The experiments consider multiple training paradigms for improving math reasoning and evaluate the generalization performance on an array of datasets other than math.

The paper is well-written and easy to follow.

缺点

My major concerns include 1) the categorization of non-math datasets and the interpretation of results might be problematic 2) the conclusions are probably overstated

First, regarding the non-math dataset categorization, the paper classifies reasoning tasks into logical reasoning, STEM reasoning, commonsense reasoning, and symbolic reasoning. I think STEM reasoning should not be juxtaposed with the other categories. STEM reasoning interweaves mathematical reasoning, logical reasoning, and domain-specific STEM knowledge. It is not a good choice to treat as a distinct reasoning category.

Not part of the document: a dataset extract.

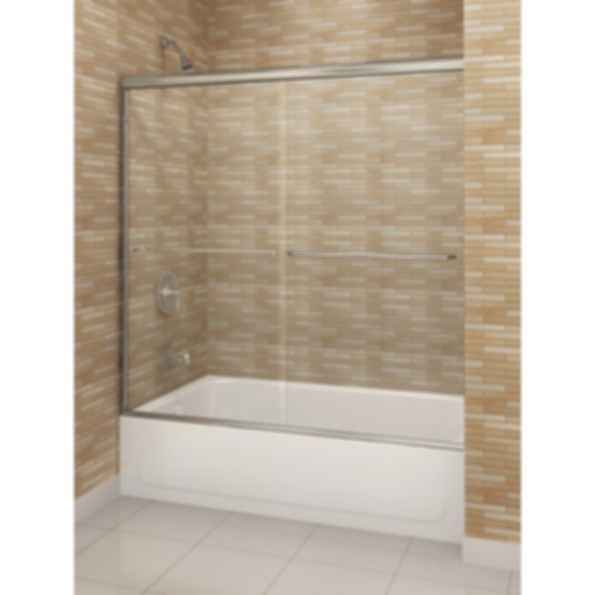 Image Series Slider Shower Doors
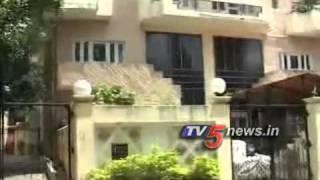 TV5  - Exclusive Video of Massage Parlour Raid in Bengaluru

More importantly, the STEM reasoning evaluation is based on GPQA and MMLU-STEM. MMLU-STEM is heavily intertwined with mathematical reasoning. MMLU-STEM contains a portion of problems requiring mathematical computation (like physics and finance problems which require solving some equations; Sprague et al., 2024). It is difficult to distinguish whether performance improvements indicate generalization or the improvements are still about mathematical abilities.

Furthermore, the paper's main claim that "continual pretraining generally improves non-math reasoning" (line 327) is drawn from improvements in 3 out of 5 domains. If we exclude STEM reasoning, this claim becomes questionable. Even considering all domains, showing improvement in 3 out of 5 areas probably does not suggest "significant" generalization, especially given the large performance degradation in commonsense and agent reasoning tasks.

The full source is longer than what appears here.